By Gemma Morris, Sky News Reporter
The entrepreneur who became New York's first tech billionaire says he is concerned about his industry's future - because of a lack of talent.
"There aren't enough people out there that are becoming experts in technology as technology moves," Jon Oringer, the founder and CEO of stock photo and video site Shutterstock, told Sky News.
"There are more problems than we have people solving today. People just need to learn how to code."
Mr Oringer, 40, started Shutterstock in 2003 after spotting a gap in the market for inexpensive stock photos that businesses could use on their websites and in marketing material.
Entirely self-funded, he bought a camera, spent a year taking 30,000 pictures of anything and everything in his day-to-day life, and sold them at a lower cost than stock photography companies.
While in the UK to visit Shutterstock's offices in London, Mr Oringer urged budding entrepreneurs to remain financially independent and avoid looking for investment to get their ideas off the ground.
"I think that initial independence is very important, that's what being an entrepreneur is all about," he said.

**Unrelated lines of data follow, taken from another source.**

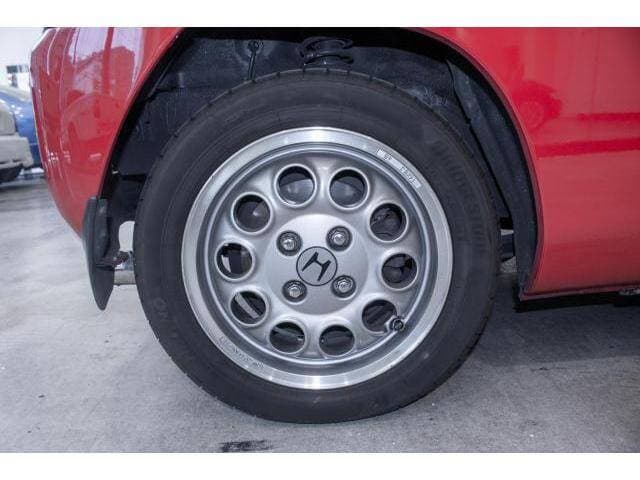 1991 Honda Beat JDM car for sale — photo 19 of 19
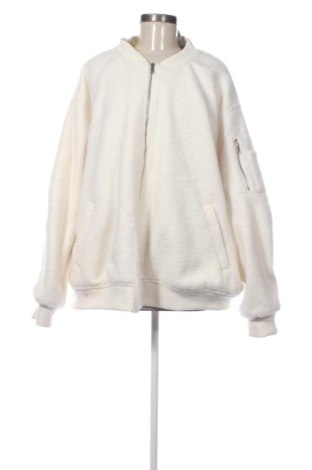 Damenjacke Unbranded, Größe XXL, Farbe Ecru, Preis 29,99 €, #137138952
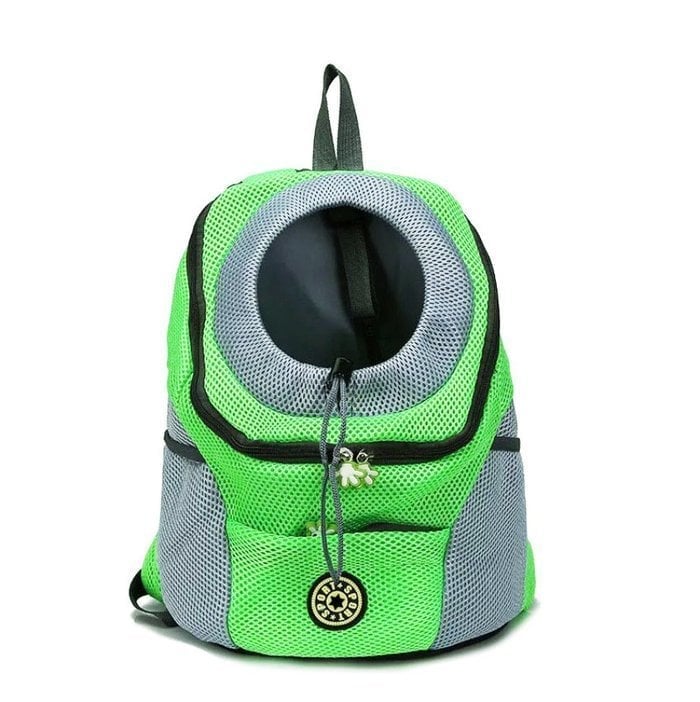 39% OFF - 2023 Summer Dog Backpack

"If you rely on that (investment) from the beginning, that crutch will change the direction of the business."
In 2013, 10 years after setting up Shutterstock by himself from his one-bedroom flat in New York, he became a billionaire.

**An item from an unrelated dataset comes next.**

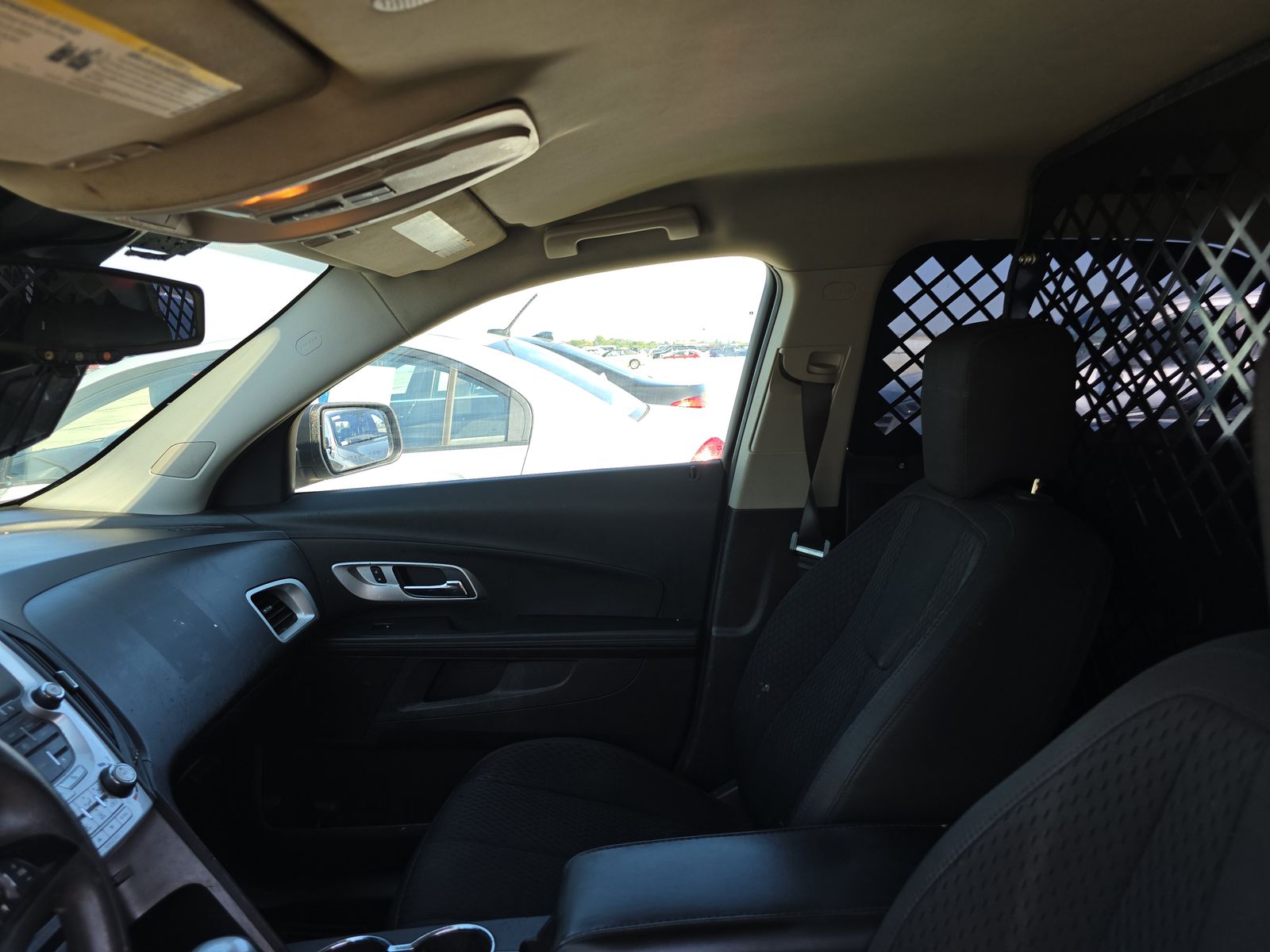 2015 Chevrolet Equinox LS AWD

The site now has more than 30 million photos, 40,000 contributors and 2012 revenues of $170m (£108m).
In the UK, Chancellor George Osborne recently vowed to crackdown on multinational technology firms that do not pay their fair share of tax in Britain.
When asked about tax loopholes used by some other companies, Mr Oringer said: "I think what governments should do is make it as easy as possible for companies to interpret these laws.

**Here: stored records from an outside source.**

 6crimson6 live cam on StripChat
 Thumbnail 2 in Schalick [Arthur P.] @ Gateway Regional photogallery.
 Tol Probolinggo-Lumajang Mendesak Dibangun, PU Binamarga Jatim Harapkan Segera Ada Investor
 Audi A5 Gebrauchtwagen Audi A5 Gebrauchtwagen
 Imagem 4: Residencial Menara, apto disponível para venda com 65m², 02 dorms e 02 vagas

"It's a complicated issue no matter what."
Shutterstock was Mr Oringer's 11th start-up company.
Continuing his call for more people to learn the language of computers, Mr Oringer said: "There's so many opportunities for people to use what's going on on the internet to create businesses and there aren't enough people today to take advantage of all of those.
"If people want to code and they want to be entrepreneurs there's opportunities for them to do that."